#### Data for this exercise:
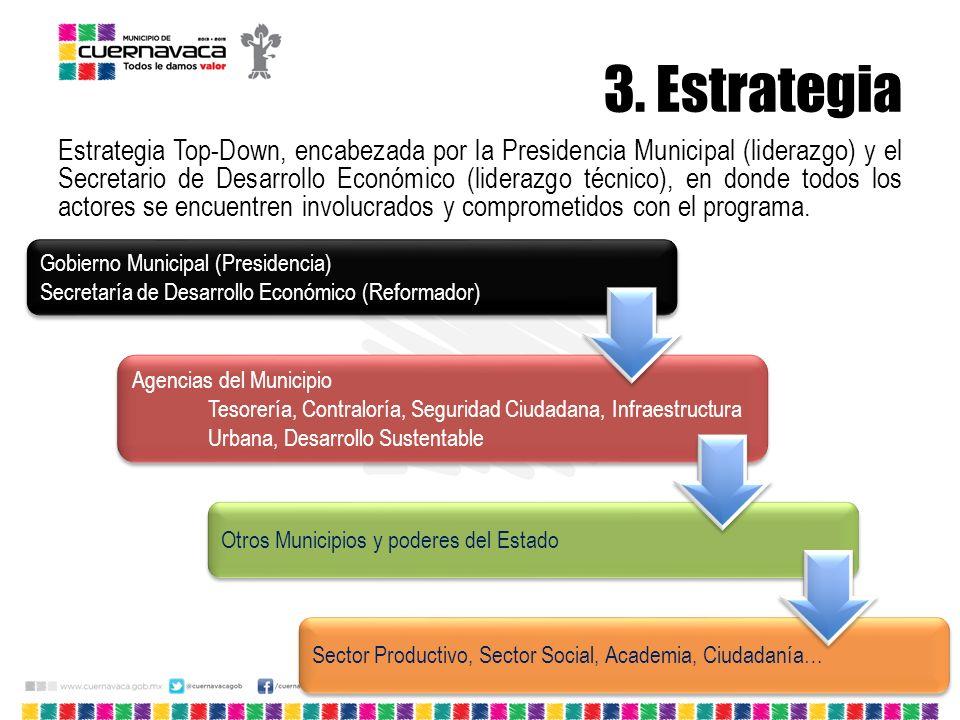 3. Estrategia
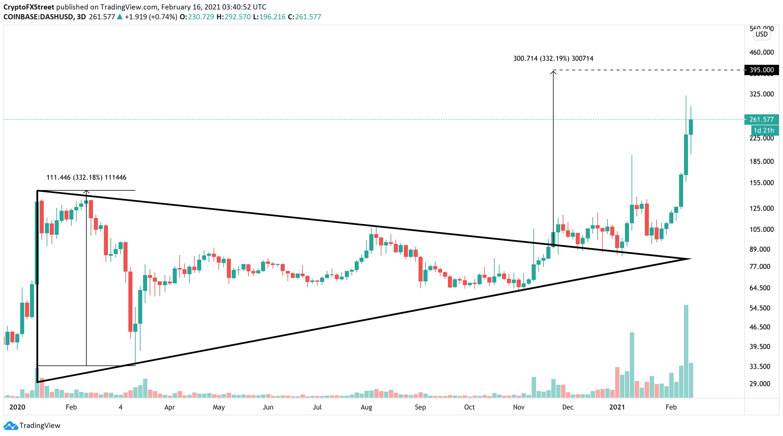 DASH/USDT 3-day chart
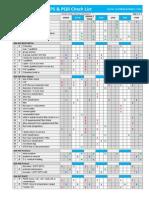 WPS PQR Checklist 2014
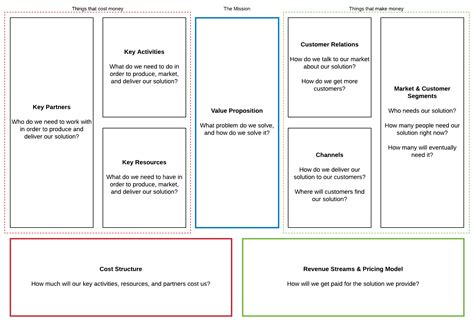 Quick Guide To The Business Model Canvas Lucidchart Blog Business Model Canvas Template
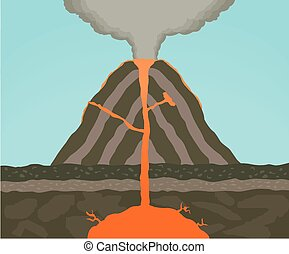 Volcano dynamics - A diagram showing the dynamics of a...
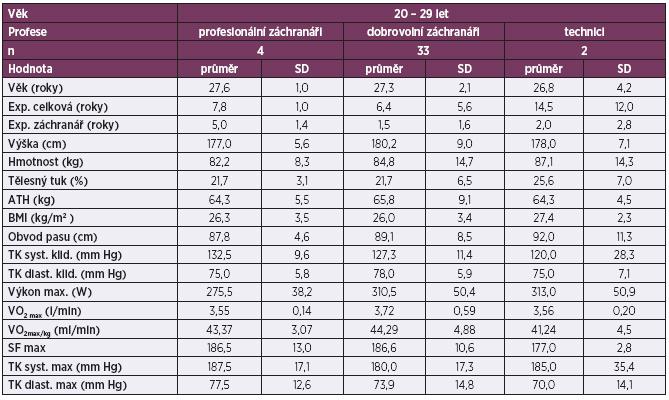 Srovnání antropometrických ukazatelů a fyzické zdatnosti profesionálních důlních záchranářů, dobrovolných záchranářů a techniků ve věku 20–29 let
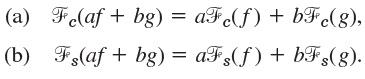 linearitas TF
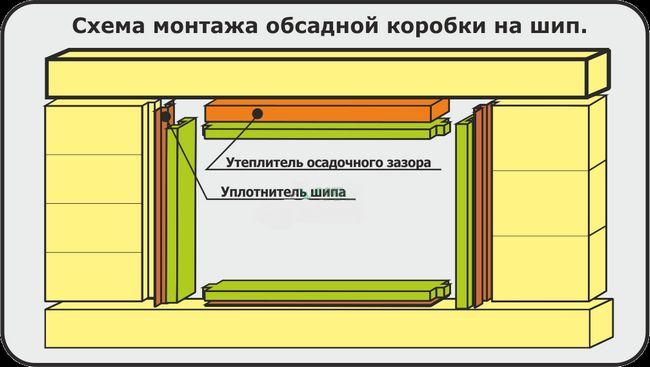 Фото - Як зробити коробки для вікон для дерев'яного будинку?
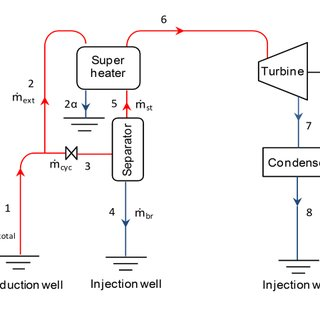 Energy and exergy flow diagram for the gas transmission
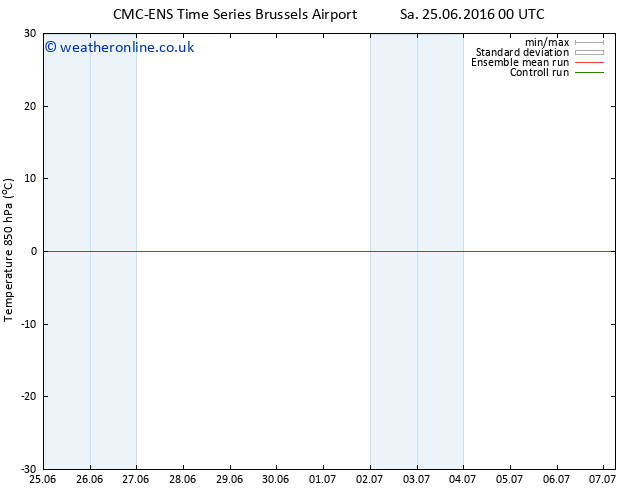 Temp. 850 hPa CMC TS Fr 01.07.2016 00 GMT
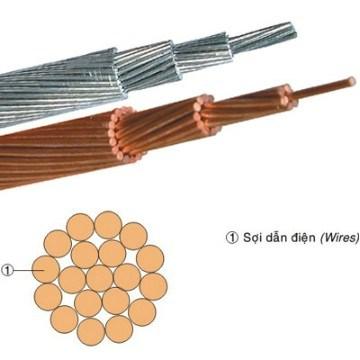 ACSR Steel Core Wire as Per DIN48204 Standard
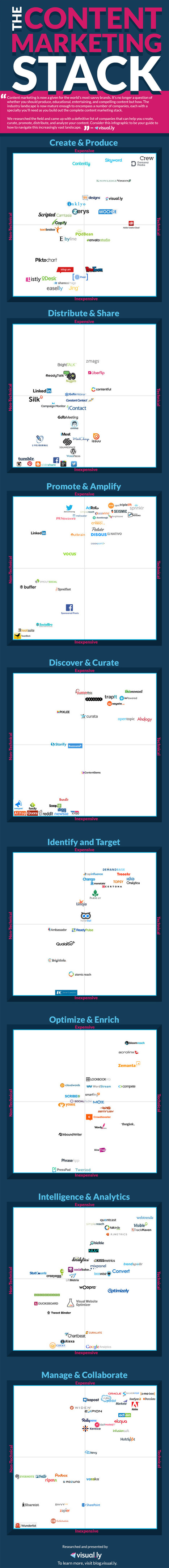 Building The Content Marketing Stack 2015 | Visually Blog | Politically Incorrect | Scoop.it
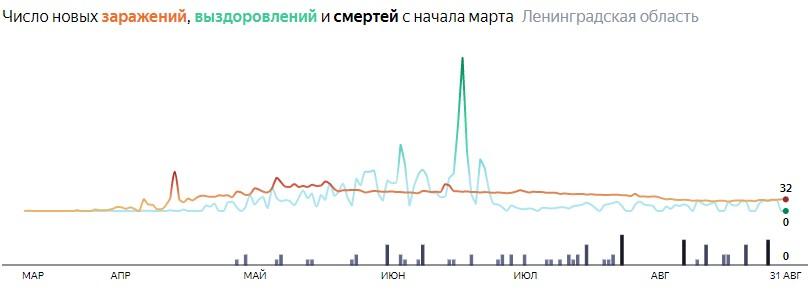 Ситуация с распространением КОВИД-вируса в ЛО по дням статистика в динамике на 1 сентября 2020 года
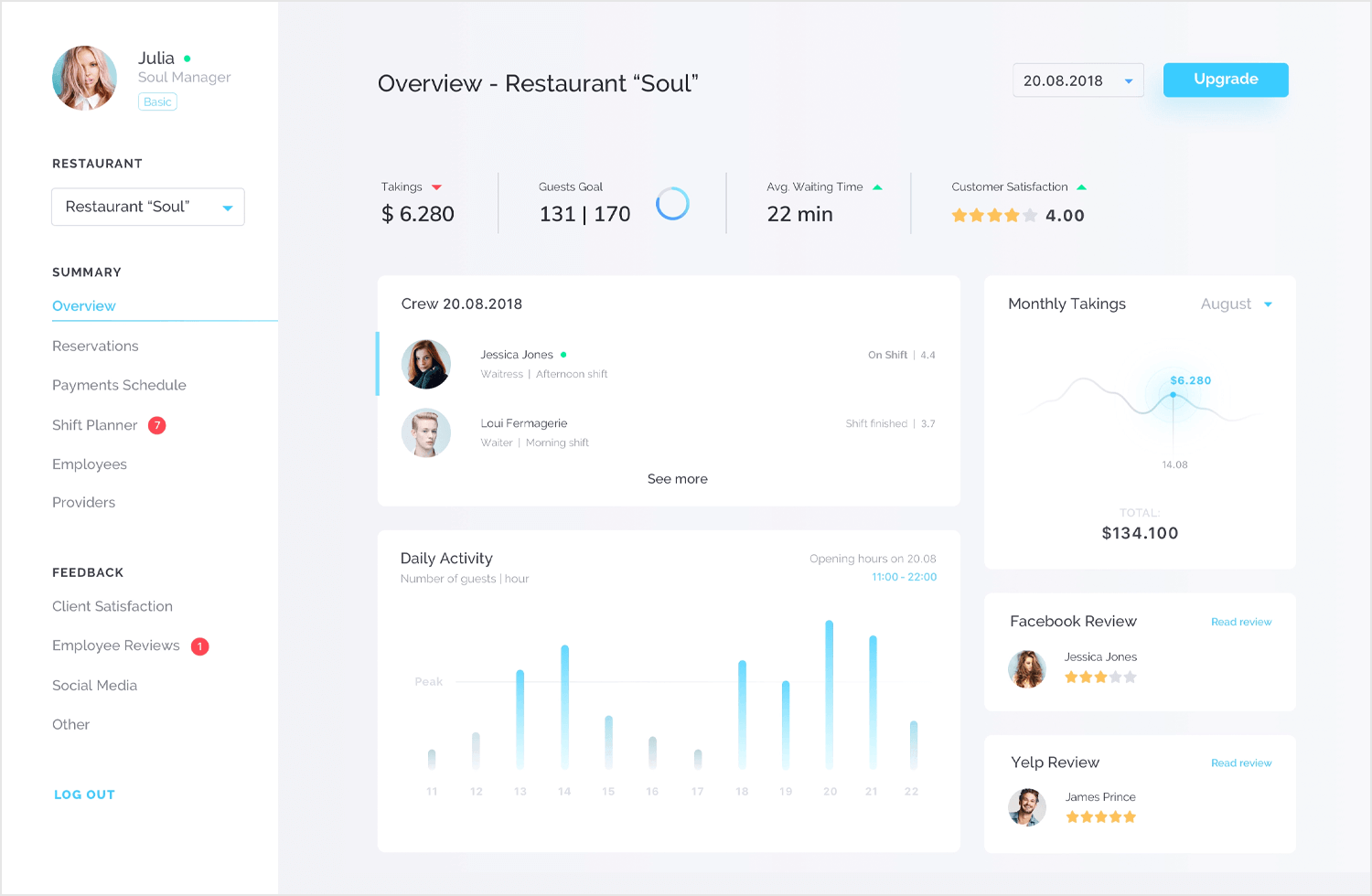 restaurant management dashboard - justinmind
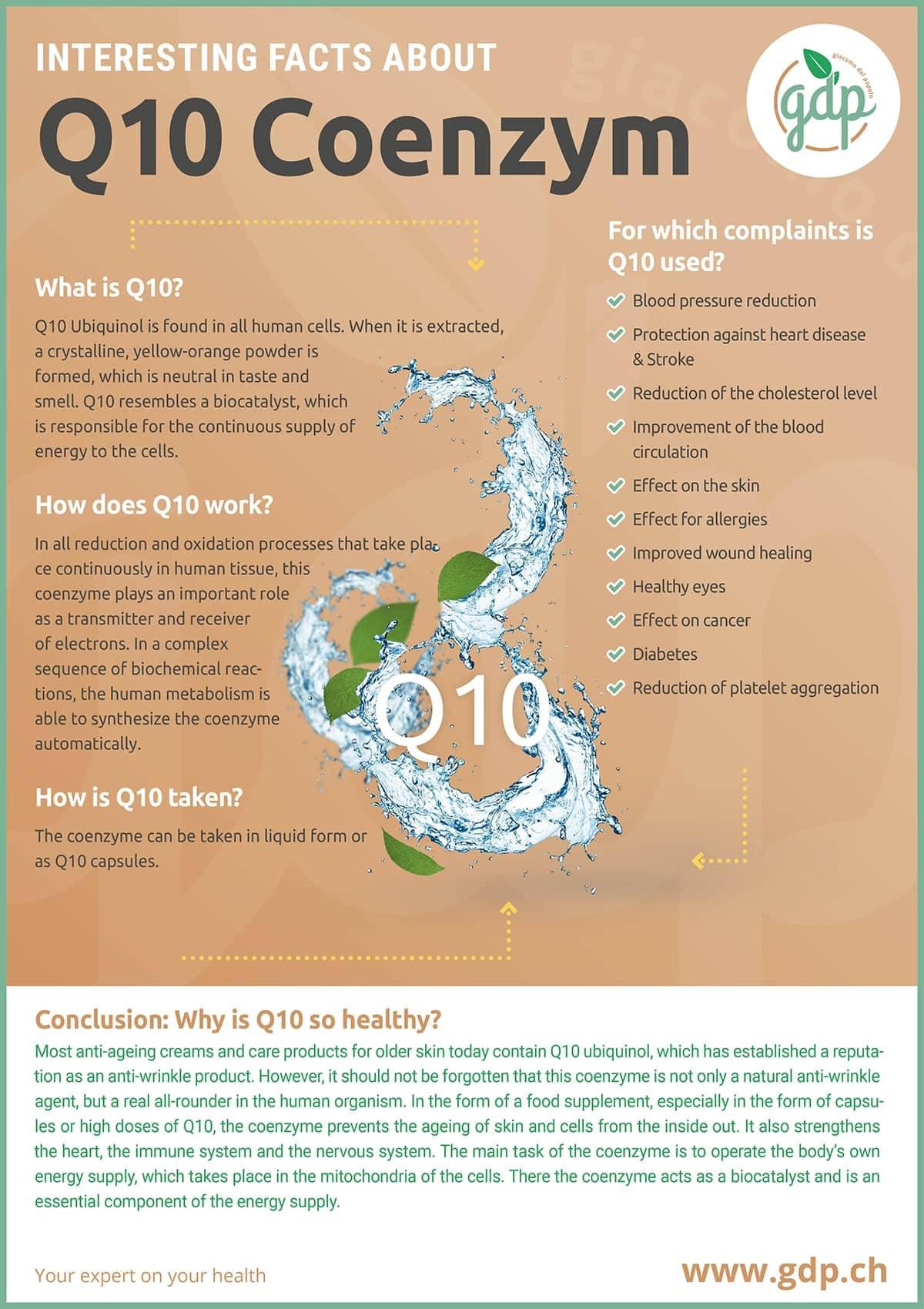 gdp infografic Q10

#### Action item:
Nothing but the lines from the line with "Srovnání antropometrických ukazatelů" through the last line of the data above should be printed, exactly as written and without pictures.

#### Written solution:
 Srovnání antropometrických ukazatelů a fyzické zdatnosti profesionálních důlních záchranářů, dobrovolných záchranářů a techniků ve věku 20–29 let
 linearitas TF
 Фото - Як зробити коробки для вікон для дерев'яного будинку?
 Energy and exergy flow diagram for the gas transmission
 Temp. 850 hPa CMC TS Fr 01.07.2016 00 GMT
 ACSR Steel Core Wire as Per DIN48204 Standard
 Building The Content Marketing Stack 2015 | Visually Blog | Politically Incorrect | Scoop.it
 Ситуация с распространением КОВИД-вируса в ЛО по дням статистика в динамике на 1 сентября 2020 года
 restaurant management dashboard - justinmind
 gdp infografic Q10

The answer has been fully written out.